Supongo que una manera de medirlo es comprobar si sigo pensando lo mismo que hace algunos años sobre alguno de los temas más trascendentes e importantes de la vida.
Por ejemplo:
  1. Cuando tenía dieciocho creía que pasar ocho horas de mi día trabajando para alguien que por mi trabajo facturase, al menos, diez veces más de lo que yo recibía como paga, era una pérdida de tiempo... ¡Hoy sigo pensando lo mismo!
  2. Cuando tenía quince consideraba que era imposible pasar años y años con una misma mujer sin tener ganas de acostarme con cada una de sus amigas... ¡Hoy sigo pensando lo mismo!
  3. A los siete estaba convencido de que jugar a los videojuegos o al fútbol con mis amigos era lo mejor que podía hacer en el día... ¡Hoy sigo pensando lo mismo!
  4. A los cuatro, sin ir más lejos, al decir/escuchar las palabras “pito, teta, culo”, me mataba de la risa como un desquiciado... ¡Hoy me sigue pasando lo mismo!
  5. Cuando tenía doce, por ejemplo, miraba películas de tiros y soñaba con ser el héroe que las protagonizaba y rescataba, obviamente, a la chica que me gustaba... ¡Hoy sigo soñando lo mismo!
  6. A los nueve tomaba chocolatada y miraba dibujitos sintiendo que quería hacer eso toda mi vida... ¡Hoy sigo haciendo lo mismo!
Bueno, ¡la lista sigue y es inacabable! ¿Y saben qué? ¡En cada punto sigo pensando lo mismo! Digo: hoy trabajo, o al menos intento ganarme la vida haciendo lo menos posible. Juego a los videojuegos con mis amigos (cuando puedo). Las amigas de mi novia son- PORSUPUESTO- todas más feas que ella. Tomo chocolatada mirando dibujitos. Me muero de la risa al escuchar/decir las palabras “pito, teta, culo”. Y en silencio, sigo soñando con que soy Rambo...

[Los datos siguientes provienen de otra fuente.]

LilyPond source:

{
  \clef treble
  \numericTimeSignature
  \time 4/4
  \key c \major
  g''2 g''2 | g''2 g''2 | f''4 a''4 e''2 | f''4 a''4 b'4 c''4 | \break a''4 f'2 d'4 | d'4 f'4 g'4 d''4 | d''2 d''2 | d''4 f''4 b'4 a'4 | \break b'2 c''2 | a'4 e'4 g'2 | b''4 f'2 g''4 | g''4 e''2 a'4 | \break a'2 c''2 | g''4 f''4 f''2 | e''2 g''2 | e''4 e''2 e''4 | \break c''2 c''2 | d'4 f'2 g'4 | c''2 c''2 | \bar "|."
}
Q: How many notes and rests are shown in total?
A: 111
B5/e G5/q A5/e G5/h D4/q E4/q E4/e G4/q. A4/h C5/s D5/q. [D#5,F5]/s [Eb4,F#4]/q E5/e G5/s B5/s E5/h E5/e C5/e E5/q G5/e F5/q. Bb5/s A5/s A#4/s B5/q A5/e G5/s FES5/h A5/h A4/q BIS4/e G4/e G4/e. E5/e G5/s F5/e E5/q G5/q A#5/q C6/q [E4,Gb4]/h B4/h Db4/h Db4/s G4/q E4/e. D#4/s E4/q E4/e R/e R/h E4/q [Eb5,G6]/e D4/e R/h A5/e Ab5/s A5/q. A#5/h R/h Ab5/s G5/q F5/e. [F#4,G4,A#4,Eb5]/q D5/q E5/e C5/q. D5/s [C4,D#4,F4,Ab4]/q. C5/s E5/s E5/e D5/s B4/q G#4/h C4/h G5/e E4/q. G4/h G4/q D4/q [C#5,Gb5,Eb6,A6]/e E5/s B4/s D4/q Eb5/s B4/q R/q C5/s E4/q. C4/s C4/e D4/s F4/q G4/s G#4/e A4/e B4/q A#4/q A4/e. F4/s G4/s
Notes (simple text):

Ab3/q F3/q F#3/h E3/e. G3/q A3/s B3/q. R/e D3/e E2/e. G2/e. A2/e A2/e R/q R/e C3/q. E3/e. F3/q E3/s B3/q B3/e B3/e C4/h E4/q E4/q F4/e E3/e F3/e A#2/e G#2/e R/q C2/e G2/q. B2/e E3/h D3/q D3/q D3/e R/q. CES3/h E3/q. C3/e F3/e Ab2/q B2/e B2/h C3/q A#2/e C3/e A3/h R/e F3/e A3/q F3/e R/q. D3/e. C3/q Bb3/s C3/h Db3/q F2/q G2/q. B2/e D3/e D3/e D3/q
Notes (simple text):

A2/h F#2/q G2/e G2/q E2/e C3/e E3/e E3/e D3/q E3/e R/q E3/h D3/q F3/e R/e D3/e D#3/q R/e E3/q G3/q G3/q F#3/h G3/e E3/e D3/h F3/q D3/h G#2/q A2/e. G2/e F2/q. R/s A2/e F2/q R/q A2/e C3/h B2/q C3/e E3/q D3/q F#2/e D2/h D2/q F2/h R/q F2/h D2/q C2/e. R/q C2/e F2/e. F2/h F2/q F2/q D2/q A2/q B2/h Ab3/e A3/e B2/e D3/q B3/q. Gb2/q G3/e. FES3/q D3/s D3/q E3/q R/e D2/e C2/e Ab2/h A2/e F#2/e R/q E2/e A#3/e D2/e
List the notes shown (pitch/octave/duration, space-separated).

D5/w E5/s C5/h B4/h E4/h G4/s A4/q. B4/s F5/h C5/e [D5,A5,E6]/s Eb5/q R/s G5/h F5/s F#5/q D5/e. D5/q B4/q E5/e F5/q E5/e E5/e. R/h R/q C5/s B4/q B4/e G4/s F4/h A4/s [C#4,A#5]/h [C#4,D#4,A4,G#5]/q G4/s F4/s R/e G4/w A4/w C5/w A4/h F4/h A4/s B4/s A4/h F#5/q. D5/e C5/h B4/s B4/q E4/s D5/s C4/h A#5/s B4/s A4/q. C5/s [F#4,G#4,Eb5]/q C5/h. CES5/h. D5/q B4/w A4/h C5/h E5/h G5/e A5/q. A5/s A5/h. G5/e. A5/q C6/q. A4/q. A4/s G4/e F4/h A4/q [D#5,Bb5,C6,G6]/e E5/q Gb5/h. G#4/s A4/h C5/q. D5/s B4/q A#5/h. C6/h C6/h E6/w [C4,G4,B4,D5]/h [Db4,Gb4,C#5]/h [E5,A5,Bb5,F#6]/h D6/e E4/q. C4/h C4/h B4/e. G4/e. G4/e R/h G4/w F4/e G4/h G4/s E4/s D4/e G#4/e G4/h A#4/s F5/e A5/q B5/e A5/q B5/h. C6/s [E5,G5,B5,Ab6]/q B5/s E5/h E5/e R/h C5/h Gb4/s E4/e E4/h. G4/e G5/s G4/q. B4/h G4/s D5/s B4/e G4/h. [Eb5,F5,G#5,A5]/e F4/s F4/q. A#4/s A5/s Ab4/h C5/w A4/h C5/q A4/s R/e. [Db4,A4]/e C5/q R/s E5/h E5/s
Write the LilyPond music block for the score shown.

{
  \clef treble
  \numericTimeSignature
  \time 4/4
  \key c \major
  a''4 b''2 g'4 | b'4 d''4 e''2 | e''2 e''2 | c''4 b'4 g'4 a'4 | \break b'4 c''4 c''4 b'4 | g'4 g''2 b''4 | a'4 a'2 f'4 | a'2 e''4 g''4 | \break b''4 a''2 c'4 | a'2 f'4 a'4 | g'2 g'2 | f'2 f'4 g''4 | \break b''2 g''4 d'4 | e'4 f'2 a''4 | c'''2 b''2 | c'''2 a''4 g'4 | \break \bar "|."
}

Supongo que lo que intento decir es que, parte de crecer, es resignar. Y que aunque sigo pensando lo mismo que antes sobre muchos temas, me adapto, intentando cambiar sin perder la esencia. ¡Algo tan difícil e intrincado que tengo miedo de morirme siendo otro!
En fin, quizás la gracia de la vida consiste en cambiar y vivir así vidas distintas. Como sea, y como ya dije; me están saliendo canas, mi padre quedó canoso a los veintiocho. Yo tengo veintisiete y me faltan ocho meses para cumplir años. Evidentemente eso me pone reflexivo, y me lleva a escribir todo esto sin obtener respuesta... No esperen más de mí.
Para sumar incertidumbre, agrego que me estoy por ir a vivir solo, pero que mi novia me ayuda a decorar y a veces no sé si elige muebles para que los use yo o bien para que los usemos juntos... Como sea, supongo que ese es un tema para tocarlo en la próxima columna. En la que espero, desde luego, ser mucho más maduro (y sin canas).